For the other factor using binomial theorem we got
\begin{eqnarray}
\Bigg(\frac{n}{n+1}\Bigg)^p &=& \Bigg(1-\frac{1}{n+1}\Bigg)^p\\
&=& 1 - \frac{p}{n+1} + \displaystyle \sum_{k=2}^p \binom{p}{k}\Bigg(-\frac{1}{n+1}\Bigg)^k\\
&=& 1-\frac{p}{n}+\frac{p}{n}- \frac{p}{n+1} + \displaystyle \sum_{k=2}^p \binom{p}{k}\Bigg(-\frac{1}{n+1}\Bigg)^k\\
&=& 1 - \frac{p}{n} + O(1/n^2)
\end{eqnarray}
since $\frac{pn^2}{n(n+1)}+n^2\sum_{k=2}^p \binom{p}{k}\Big(-\frac{1}{n+1}\Big)^k\to p+\binom{p}{2}$ as $n\to\infty$. Case when $p\in\mathbb{R_+}$ is similar.

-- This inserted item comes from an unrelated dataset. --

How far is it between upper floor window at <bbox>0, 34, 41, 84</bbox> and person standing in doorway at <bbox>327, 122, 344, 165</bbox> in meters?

2)The alternative way for checking convergence is using the Pringsheim's Criteria that states the following:
If $S=\sum_{n\ge 1}a_n$ is a series with non-negative terms, we have
- If $\lim_{n\to\infty}n^pa_n<\infty$ and $p>1$, then $S$ is convergent.
- If $\lim_{n\to\infty}n^pa_n\not= 0$ and $p\le 1$, then $S$ is divergent.